Nonetheless, unlike the claims brought against the Venture Capital Defendants, the deficiencies in plaintiffs' pleadings against the Underwriter Defendants can, arguably, be remedied by providing additional detail in an amended pleading Therefore, although the Court GRANTS the Underwriter Defendants' motion to dismiss with respect to plaintiffs' Section 12(a)(2) claim, the Court does so WITHOUT PREJUDICE. Plaintiffs shall have 14 days from entry of this Order to file an amended pleading directed solely as to their Section 12(a)(2) claim against the Underwriter Defendants. Should plaintiffs fail to file an amended pleading by that deadline, then the Section 12(a)(2) claim against the Underwriter Defendants will be deemed dismissed with prejudice.
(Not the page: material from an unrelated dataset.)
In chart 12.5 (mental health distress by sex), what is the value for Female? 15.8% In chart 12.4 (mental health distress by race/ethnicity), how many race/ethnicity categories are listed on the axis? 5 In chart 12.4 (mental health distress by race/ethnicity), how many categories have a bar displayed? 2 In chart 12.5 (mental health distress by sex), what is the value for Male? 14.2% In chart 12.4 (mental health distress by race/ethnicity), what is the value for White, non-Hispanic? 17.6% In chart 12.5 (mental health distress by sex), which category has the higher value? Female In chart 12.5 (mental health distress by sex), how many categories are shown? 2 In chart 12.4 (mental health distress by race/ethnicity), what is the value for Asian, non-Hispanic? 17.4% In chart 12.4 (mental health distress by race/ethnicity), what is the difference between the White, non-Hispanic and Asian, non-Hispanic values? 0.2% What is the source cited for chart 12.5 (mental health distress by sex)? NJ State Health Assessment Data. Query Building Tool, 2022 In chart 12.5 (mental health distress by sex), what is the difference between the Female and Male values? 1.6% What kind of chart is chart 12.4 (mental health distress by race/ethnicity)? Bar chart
The Underwriter Defendants rely upon the Clovis Defendants' motion to dismiss with respect to the claim brought under Section 11 of the Securities Act. (ECF No. 103 at 2.) Because the Court has granted the Clovis Defendants' motion to dismiss with respect to the Section 11 claim only as to certain statements that the Court has found to be immaterial, and denied the motion to dismiss in all other respects, the Court likewise DENIES and GRANTS the Underwriter Defendants' motion to dismiss with respect to the Section 11 claim in the exact same manner.
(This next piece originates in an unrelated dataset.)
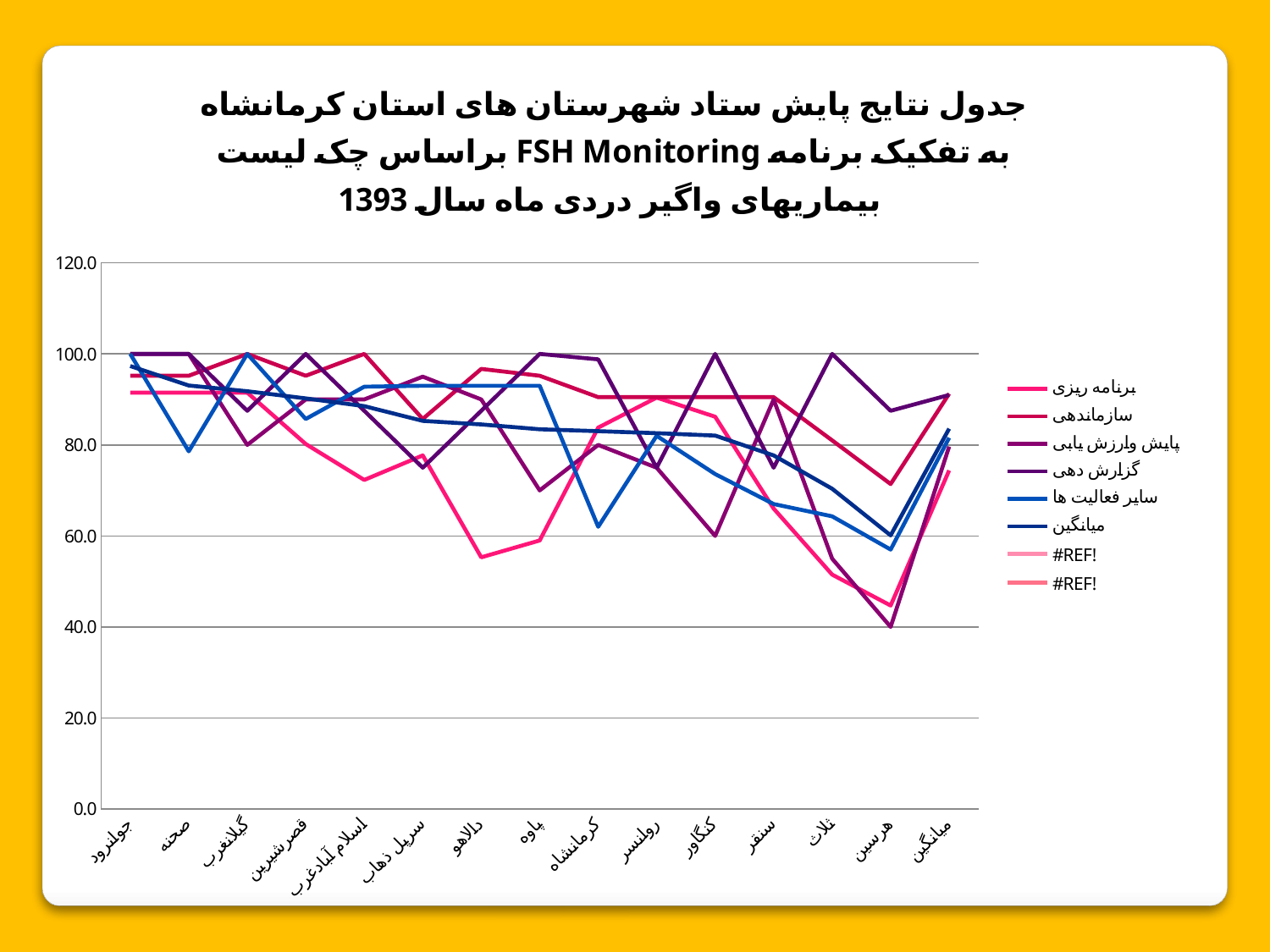
How many legend entries are labelled "#REF!"? 2 Is the value for گزارش دهی at هرسین greater or less than 60? greater Is the value for سازماندهی at هرسین greater or less than 80? less What year is mentioned in the chart title? 1393 Is the value for میانگین at جوانرود greater or less than 80? greater How many series does the chart's legend list? 8 What kind of chart is shown on the slide? line chart At هرسین, which series has the larger value: سازماندهی or برنامه ریزی? سازماندهی How many categories are shown along the x axis of the chart? 15 Does the میانگین series generally rise or fall from جوانرود to هرسین? fall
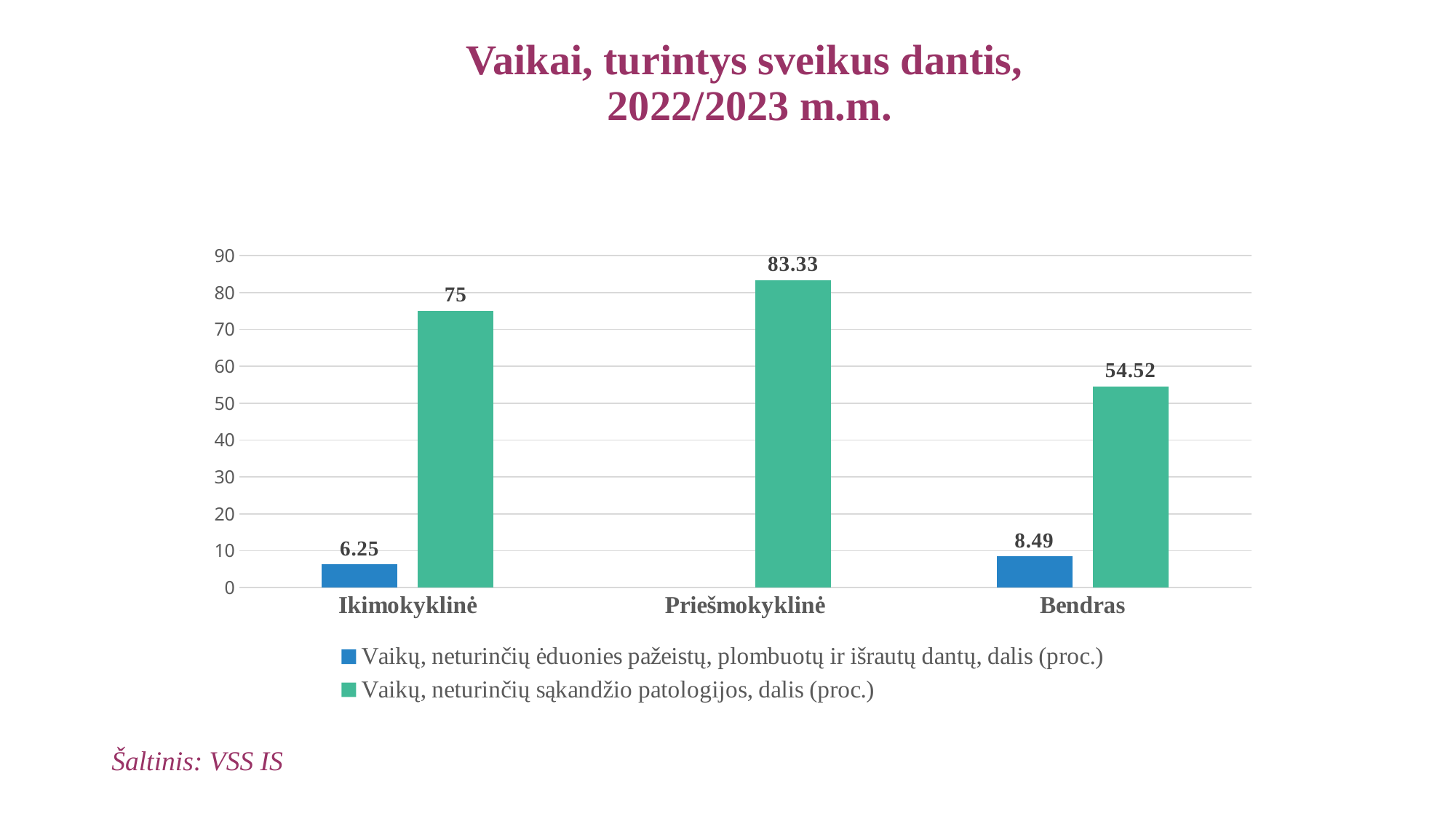
What kind of chart is shown on the slide? Bar chart Which category has the lowest value in the green series (Vaikų, neturinčių sąkandžio patologijos)? Bendras What is the value of the blue series (Vaikų, neturinčių ėduonies pažeistų, plombuotų ir išrautų dantų, dalis (proc.)) for Ikimokyklinė? 6.25 What is the value of the green series for Bendras? 54.52 Which category has the highest value in the green series (Vaikų, neturinčių sąkandžio patologijos)? Priešmokyklinė What is the title of the chart? Vaikai, turintys sveikus dantis, 2022/2023 m.m. How many categories are shown on the x axis? 3 What is the value of the green series (Vaikų, neturinčių sąkandžio patologijos, dalis (proc.)) for Priešmokyklinė? 83.33 What is the difference between the green series values for Priešmokyklinė and Ikimokyklinė? 8.33 What is the value of the blue series for Bendras? 8.49 How many series does the legend list? 2 Which is larger: the blue series value for Bendras or for Ikimokyklinė? Bendras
For the reasons discussed herein, the Court:
Plaintiffs shall have 14 days from entry of this Order to file an amended pleading directed solely as to their Section 12(a) claim against the Underwriter Defendants. Should plaintiffs fail to file an amended pleading by that deadline, then the Section 12(a) claim against the Underwriter Defendants will be deemed dismissed with prejudice.